> **Text provided**:
--------
Canadian independent filmmaker Guy Maddin ("Archangel," "The Heart of the World") brings his silent film sensibilities to his first adaptation - Choreographer Mark Godden's interpretation of "Dracula" for the Royal Winnipeg Ballet in "Dracula: Pages From a Virgin's Diary."
It's a wonder that unique auteur Maddin took so long to delve into the horror realm that was a showcase for the German Expressionism of the silent era. "Dracula, Pages From a Virgin's Diary" is no ersatz Murnau film, however, but an experimental combination of dance, theater and film.
--------
> **Data segment**:
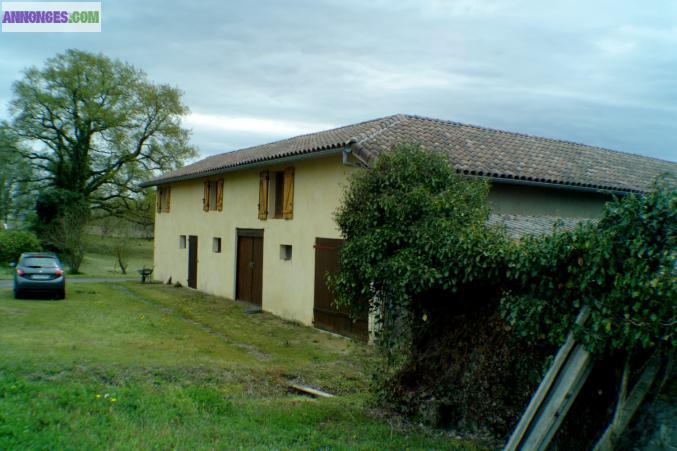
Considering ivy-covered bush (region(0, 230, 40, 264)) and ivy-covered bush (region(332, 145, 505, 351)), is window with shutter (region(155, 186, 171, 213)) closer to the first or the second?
ivy-covered bush (region(0, 230, 40, 264))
--------
> **Required task A**:
According to the review of Guy Maddin's Dracula film, who choreographed the interpretation of "Dracula" for the Royal Winnipeg Ballet?
> **Required task B**:
Carry on the review of Guy Maddin's Dracula film, starting after its final sentence.
The data has no connection to the review of Guy Maddin's Dracula film.

> **Exercise result A**:
Mark Godden.

> **Exercise result B**:
Bram Stoker's tale is given a refreshing new arrangement, beginning with Lucy Westenra's (Tara Birtwhistle) flirtatious flutterings among three suitors (cinematographer Paul Suderman's camera from Lucy's point of view perched on a swing shoots forward and draws back from the three men as she makes her choice). Lucy's lusty nature (Birtwhistle recalls Sadie Frost's spin on the character) is made evident by her disappointment at not being allowed three lovers and captures the attention of Dracula (Zhang Wei-Qiang) who is soon at work to make Lucy his bride. Maddin brings out the eroticism of the tale by focusing on Lucy's writhing hands, tied to the bedpost by the scarf which shrouds her neck, as she lets the vampyr feed.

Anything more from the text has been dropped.